AI enhanced technologies improve academic performance
Interactive activities, discussions and AI technologies are more effective for learning than traditional lessons, research shows.
Faculty from Carnegie Mellon University’s Human-Computer Interaction Institute (HCII) collected research into active learning, and also found that effective active learning methods use not only hands-on and minds-on approaches, but also “hearts-on” — providing increased emotional and social support.
Interest in active learning grew as the COVID-19 pandemic challenged educators to find new ways to engage students. Schools and teachers incorporated new technologies to adapt, while students faced negative psychological effects of isolation, restlessness and inattention brought on by quarantine and remote learning. The pandemic made it clear that traditional approaches to education may not be the best way to learn, but questions persisted about what active learning is and how best to use it to teach and engage and excite students.
The “Active learning: ‘Hands-on’ meets ‘minds-on’” studies were conducted by Nesra Yannier, faculty in HCII, and Ken Koedinger, a professor of human-computer interaction and psychology. The studies span children to college-age adults, and demonstrate how and when different approaches of active learning can be effective and engaging, as well as suggesting ways to incorporate lessons learned from schooling during the height of the COVID-19 pandemic.
“We wanted to see what we learned from teaching and learning during COVID and what could be brought back into the classroom,” Yannier said.

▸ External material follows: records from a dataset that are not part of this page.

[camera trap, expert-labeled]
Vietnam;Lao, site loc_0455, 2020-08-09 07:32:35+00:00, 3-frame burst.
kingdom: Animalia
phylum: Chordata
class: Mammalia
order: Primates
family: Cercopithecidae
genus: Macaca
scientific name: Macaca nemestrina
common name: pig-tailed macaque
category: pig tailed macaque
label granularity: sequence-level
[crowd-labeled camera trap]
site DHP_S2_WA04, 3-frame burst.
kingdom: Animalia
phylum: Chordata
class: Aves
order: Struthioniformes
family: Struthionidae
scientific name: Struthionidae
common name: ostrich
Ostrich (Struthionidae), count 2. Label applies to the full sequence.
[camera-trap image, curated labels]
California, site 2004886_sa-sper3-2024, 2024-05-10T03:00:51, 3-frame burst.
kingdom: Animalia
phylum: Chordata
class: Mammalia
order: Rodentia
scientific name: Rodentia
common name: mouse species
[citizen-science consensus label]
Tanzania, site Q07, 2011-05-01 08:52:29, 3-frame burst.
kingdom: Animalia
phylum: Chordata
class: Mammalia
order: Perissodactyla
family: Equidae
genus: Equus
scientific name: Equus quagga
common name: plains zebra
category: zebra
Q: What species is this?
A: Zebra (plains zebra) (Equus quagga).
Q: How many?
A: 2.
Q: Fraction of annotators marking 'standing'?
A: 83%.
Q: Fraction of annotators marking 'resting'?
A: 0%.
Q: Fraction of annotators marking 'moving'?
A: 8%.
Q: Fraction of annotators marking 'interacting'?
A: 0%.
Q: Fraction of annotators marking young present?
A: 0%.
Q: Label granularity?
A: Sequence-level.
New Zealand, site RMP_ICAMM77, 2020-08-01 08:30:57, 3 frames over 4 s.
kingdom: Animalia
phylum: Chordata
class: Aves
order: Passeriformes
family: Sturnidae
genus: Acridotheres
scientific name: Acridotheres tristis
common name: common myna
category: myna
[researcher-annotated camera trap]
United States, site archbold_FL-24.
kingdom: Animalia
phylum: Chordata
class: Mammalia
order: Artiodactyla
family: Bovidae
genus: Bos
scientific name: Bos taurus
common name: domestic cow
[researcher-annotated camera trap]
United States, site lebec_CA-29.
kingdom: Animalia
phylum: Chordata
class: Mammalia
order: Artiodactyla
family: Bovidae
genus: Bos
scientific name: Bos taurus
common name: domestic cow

“COVID forced educators to engage students in novel ways, and teachers were experimenting with new technology.”
The collected studies showed that active learning can put students in the driver’s seat of their lessons. Active learning techniques encourage students to produce thoughts and get feedback through interactive settings rather than passively receiving information as is common in pervasive approaches to education like lectures and readings.
One study included in the collection showed the benefits of physical activity for creativity and idea generation. Another found that while college students think they learn more in traditional lectures than through active learning approaches, they do not. Active learning produces better outcomes.
Yannier and Koedinger included their own research, completed with Scott Hudson, a professor in HCII, which found incorporating an AI-based “virtual helper” to question students, encourage them to think critically and engage them in discussions increased learning in hands-on activities, while also supporting teachers. The researchers performed controlled experiments to see how much children learned while interacting with NoRILLA, a mixed-reality learning platform where children perform and interpret real-world experiments with personalised interactive feedback in an earthquake table, ramps or other physical apparatuses, with the artificial intelligence turned on and off. When turned off, the students learned far less.
“We’ve done a lot of research around this,” Yannier said.
“If we don’t have the AI guidance on, the children are not able to understand the underlying concepts, and the learning doesn’t translate into the real world.”
Both Yannier and Koedinger said that the studies they summarised made it clear that there are many approaches to active learning and how to research. They hope their paper will move educators to incorporate more active learning in their lessons and think about how they can participate in research into it.
“It’s quite clear in this collection that even among like-minded folks there are seven or more applications of active learning that work and sometimes they work in contradictory ways,” Koedinger said.
“There is so much richness in this field that we can continually make improvements to make it more effective and enjoyable for a long, long time.”